- Çünkü Allah sanatının madeni mahzeni, yokluktan başka bir yerde tecelli etmez.
- زانک کان و مخزن صنع خدا ** نیست غیر نیستی در انجلا
- Bundan önce bir remizdir söylemiştik. Sakın bunu ve onu iki görme.
- پیش ازین رمزی بگفتستیم ازین ** این و آن را تو یکی بین دو مبین
- Demiştik ki her sanat sahibi, sanatını meydana getirmek için yokluk arar.

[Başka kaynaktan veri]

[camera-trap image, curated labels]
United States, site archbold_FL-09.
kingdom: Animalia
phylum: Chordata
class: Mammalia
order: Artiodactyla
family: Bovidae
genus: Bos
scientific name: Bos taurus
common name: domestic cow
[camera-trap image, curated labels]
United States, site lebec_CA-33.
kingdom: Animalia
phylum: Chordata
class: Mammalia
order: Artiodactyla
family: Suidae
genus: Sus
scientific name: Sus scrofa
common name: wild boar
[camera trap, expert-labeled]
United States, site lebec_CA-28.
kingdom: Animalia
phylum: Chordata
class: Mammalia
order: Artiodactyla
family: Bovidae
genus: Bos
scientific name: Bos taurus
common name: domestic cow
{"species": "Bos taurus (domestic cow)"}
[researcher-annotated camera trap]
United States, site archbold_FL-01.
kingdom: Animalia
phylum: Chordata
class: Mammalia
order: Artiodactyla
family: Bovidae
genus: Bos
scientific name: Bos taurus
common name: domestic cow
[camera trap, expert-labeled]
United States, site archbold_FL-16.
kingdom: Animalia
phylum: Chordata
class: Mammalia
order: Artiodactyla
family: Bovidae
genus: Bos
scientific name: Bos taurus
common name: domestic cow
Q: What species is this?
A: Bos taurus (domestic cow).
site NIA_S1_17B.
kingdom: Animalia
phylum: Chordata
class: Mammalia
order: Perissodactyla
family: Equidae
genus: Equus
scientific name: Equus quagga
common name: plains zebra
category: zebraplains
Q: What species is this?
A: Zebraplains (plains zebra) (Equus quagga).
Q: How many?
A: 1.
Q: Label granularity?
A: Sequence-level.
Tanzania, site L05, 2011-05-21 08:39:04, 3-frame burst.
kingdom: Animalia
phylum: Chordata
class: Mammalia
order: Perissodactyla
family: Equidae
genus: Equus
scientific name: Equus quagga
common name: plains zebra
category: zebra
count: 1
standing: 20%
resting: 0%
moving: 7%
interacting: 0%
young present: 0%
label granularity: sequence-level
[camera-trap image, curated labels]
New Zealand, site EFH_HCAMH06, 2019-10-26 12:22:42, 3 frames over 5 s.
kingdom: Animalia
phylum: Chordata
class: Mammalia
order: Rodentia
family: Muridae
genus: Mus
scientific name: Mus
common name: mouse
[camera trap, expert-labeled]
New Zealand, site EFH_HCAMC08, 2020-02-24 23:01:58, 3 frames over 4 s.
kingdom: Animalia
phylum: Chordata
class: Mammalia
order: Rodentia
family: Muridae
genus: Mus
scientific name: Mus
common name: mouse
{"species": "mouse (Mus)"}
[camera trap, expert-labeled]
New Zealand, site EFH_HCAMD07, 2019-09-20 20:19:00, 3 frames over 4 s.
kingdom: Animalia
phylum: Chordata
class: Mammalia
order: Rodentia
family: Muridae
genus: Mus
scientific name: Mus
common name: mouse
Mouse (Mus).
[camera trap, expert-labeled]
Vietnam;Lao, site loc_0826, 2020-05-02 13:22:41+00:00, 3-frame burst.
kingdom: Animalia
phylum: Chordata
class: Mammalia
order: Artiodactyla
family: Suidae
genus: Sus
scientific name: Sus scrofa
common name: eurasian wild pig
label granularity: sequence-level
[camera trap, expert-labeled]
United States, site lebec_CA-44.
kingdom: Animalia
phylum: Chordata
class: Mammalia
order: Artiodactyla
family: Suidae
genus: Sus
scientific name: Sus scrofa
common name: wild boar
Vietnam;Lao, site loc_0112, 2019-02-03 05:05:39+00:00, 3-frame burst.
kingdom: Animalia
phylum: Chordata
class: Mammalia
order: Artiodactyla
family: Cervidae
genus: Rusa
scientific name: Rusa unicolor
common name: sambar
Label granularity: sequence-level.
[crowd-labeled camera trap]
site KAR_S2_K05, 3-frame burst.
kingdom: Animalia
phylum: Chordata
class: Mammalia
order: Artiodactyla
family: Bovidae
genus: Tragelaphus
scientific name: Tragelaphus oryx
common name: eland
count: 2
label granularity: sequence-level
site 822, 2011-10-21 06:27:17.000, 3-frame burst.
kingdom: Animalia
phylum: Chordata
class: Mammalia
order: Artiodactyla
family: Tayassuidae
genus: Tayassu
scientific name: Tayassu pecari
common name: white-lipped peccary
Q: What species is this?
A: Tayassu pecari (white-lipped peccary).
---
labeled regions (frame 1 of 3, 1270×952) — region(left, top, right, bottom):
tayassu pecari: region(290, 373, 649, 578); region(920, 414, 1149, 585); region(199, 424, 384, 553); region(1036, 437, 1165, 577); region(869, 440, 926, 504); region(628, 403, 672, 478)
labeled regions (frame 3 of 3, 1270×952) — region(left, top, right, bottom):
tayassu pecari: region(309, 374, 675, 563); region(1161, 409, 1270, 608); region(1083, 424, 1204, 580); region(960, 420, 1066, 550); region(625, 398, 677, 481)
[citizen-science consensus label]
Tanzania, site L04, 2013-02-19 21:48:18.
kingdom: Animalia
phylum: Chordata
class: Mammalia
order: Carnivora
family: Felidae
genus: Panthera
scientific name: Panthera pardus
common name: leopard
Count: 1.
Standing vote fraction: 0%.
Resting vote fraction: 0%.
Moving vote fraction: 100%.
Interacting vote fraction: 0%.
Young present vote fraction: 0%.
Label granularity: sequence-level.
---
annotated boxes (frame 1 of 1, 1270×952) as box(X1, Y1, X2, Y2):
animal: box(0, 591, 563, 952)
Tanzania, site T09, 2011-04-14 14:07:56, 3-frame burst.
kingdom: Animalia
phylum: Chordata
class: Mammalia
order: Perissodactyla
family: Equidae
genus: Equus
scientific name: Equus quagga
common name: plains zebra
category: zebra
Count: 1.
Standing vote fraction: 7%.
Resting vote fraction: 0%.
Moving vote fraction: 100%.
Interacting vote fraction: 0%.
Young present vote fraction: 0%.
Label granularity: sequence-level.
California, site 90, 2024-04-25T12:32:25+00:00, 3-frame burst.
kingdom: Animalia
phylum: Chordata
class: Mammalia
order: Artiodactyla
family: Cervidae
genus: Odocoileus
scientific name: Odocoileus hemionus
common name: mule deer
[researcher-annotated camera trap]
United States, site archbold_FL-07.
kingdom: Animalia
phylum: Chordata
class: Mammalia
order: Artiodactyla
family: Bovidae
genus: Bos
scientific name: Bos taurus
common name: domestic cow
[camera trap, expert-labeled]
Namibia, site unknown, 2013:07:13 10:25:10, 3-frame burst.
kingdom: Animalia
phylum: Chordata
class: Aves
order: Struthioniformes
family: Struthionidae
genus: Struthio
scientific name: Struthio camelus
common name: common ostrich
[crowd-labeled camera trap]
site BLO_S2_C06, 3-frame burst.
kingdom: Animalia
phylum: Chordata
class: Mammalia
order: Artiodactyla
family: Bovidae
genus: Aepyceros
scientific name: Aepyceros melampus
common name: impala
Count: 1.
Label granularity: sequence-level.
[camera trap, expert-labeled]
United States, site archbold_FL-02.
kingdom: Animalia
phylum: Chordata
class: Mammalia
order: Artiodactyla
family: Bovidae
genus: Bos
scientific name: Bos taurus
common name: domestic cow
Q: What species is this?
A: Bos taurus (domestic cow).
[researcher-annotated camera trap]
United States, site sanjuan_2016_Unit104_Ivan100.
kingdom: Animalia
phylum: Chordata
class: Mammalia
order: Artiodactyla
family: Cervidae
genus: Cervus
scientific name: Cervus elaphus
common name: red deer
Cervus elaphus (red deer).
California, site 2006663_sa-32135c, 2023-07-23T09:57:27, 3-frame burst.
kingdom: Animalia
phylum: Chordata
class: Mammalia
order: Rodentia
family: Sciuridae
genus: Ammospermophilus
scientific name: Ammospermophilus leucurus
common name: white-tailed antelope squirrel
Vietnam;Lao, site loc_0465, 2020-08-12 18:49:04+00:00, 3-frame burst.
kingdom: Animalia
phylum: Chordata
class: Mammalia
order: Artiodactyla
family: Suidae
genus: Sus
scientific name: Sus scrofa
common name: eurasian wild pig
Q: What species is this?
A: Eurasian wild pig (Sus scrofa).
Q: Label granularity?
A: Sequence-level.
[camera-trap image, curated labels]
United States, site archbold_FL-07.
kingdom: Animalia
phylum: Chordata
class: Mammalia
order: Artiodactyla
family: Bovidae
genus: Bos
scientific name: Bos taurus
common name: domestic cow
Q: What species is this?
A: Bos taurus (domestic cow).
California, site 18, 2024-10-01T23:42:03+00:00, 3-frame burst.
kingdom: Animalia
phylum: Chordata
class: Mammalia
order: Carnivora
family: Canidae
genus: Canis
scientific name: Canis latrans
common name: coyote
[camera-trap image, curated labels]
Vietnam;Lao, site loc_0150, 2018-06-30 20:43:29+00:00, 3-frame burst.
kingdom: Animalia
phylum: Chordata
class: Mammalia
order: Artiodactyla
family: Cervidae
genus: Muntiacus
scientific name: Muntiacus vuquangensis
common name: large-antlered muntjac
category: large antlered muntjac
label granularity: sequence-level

- گفته شد که هر صناعتگر که رست ** در صناعت جایگاه نیست جست
- Mimar, yapılmamış bir yer, yıkılmış, tavanları çökmüş bir yurt arar. 1370
- جست بنا موضعی ناساخته ** گشته ویران سقفها انداخته
- Saka, içinde su olmayan kap peşindedir. Dülger, kapısı bulunmayan bir ev aramaktadır.
- جست سقا کوزای کش آب نیست ** وان دروگر خانهای کش باب نیست
- Avlanma zamanında hepsi de yokluğa saldırırlar. Ondan sonra da hepsi yokluktan kaçarlar.
- وقت صید اندر عدم بد حملهشان ** از عدم آنگه گریزان جملهشان
- Mademki ümidin yoklukta, neden çekiniyorsun ondan? Tamahının enis olduğu şeyden bu çekinme nedir?
- چون امیدت لاست زو پرهیز چیست ** با انیس طمع خود استیز چیست
- Mademki tamahın o yokluktur, yokluktan, yok oluştan bu kaçışın neden?
- چون انیس طمع تو آن نیستیست ** از فنا و نیست این پرهیز چیست
- Eğer bir yuvaya enis olmuşsan neden yokluk pususunda bekliyorsun a canım? 1375
- گر انیس لا نهای ای جان به سر ** در کمین لا چرایی منتظر
- Elinde ne var, ne yoksa hepsinden gönlünü çekmiş, gönül oltasını yokluk denizine salmışsın.